2. Literature review on Response Surface Method Response Surface Method or commonly known as RSM is an anthology of statistical and

mathematical methods that are helpful in generating improved methods and optimizing a welding

process. RSM is more frequently used in analyzing the relationships and the influences of input

parameters on the responses. The method was introduced by G. E. P. Box and K. B. Wilson in

1951. The main idea of RSM is to use a set of designed experiments to obtain an optimal response.

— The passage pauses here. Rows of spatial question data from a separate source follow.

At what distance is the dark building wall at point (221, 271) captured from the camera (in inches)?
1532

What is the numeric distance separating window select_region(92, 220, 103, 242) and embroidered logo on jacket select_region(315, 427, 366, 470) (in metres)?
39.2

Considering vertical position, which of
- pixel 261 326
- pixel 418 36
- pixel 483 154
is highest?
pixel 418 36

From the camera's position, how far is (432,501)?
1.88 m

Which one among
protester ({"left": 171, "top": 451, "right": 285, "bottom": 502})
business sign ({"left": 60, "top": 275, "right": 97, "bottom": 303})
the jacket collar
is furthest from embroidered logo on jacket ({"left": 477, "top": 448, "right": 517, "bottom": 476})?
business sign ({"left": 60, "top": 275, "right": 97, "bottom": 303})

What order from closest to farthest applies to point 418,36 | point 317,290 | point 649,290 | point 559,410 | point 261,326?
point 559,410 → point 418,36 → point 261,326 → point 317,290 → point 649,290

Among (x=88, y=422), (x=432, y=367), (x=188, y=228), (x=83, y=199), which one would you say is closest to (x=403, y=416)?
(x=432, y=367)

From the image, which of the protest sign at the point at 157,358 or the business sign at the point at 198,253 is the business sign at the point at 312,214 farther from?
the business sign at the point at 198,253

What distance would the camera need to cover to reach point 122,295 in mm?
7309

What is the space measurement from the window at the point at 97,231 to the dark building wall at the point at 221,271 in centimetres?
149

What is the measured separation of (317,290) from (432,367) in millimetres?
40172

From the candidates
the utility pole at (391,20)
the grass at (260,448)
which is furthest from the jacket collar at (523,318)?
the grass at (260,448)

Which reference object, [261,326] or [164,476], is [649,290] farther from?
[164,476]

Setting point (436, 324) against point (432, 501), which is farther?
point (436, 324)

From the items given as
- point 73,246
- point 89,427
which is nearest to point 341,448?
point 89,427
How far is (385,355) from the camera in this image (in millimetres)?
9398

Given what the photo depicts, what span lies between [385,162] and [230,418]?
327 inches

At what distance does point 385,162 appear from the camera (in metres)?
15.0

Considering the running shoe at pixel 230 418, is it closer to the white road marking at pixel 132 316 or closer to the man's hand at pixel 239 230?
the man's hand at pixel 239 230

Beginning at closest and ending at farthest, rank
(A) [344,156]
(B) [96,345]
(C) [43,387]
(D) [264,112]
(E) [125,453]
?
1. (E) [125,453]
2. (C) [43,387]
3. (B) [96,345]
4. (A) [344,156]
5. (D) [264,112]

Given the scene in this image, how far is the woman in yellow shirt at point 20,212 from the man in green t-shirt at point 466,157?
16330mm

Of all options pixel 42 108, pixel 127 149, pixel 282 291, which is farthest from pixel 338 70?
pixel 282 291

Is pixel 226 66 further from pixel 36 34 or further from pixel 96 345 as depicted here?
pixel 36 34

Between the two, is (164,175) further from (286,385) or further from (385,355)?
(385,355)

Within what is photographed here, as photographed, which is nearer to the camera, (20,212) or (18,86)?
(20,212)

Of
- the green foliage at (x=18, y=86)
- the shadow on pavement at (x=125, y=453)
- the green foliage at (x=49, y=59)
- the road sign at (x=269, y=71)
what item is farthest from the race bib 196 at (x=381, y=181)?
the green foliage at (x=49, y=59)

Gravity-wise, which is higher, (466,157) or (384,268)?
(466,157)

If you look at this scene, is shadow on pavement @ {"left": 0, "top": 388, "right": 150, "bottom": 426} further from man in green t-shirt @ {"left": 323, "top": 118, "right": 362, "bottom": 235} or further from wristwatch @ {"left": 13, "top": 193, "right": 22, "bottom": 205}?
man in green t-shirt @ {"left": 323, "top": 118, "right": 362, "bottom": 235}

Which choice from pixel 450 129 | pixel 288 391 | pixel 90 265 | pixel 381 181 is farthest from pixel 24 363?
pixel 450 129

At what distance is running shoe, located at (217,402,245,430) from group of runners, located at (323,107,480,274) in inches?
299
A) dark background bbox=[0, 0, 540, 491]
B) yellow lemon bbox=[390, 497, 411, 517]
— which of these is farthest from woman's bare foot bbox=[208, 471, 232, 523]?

Box and Wilson used first-degree polynomial model to obtain DOE through RSM and

acknowledged that the model is only an approximation and is easy to estimate and apply, even

when little information is known about the process. Response Surface Regression method is an

assortment of mathematical and statistical techniques useful for modeling and analyzing

experiments in which a response variable is influenced by several independent variables. It

explores the relationships between several independent variables and one or more response


variables; the response variable can be graphically viewed as a function of the process variables (or

independent variables) and this graphical perspective of the problem has led to the term Response

Surface Method (Myers and Montgomery, 2002). RSM is applied to fit the acquired model to the

desired model when random factors are present and it may fit linear or quadratic models to describe

the response in terms of the independent variables and then search for the optimal settings for the

independent variables by performing an optimization step. According to (Clurkin and Rosen,

2002), the RSM was constructed to check the model part accuracy which uses the build time as

function of the process variables and other parameters. According to (Asiabanpour et.al, 2006)

developed the regression model that describes the relationship between the factors and the

composite desirability. RSM also improves the analyst’s understanding of the sensitivity between

independent and dependent variables (Bauer et.al, 1999). With RSM, the relationship between the

independent variables and the responses can be quantified (Kechagias, 2007). RSM is an

experimental strategy and have been employed by research and development personnel in the

industry, with considerable success in a wide variety of situations to obtain solutions for

complicated problems.

The following two designs are widely used for fitting a quadratic model in RSM.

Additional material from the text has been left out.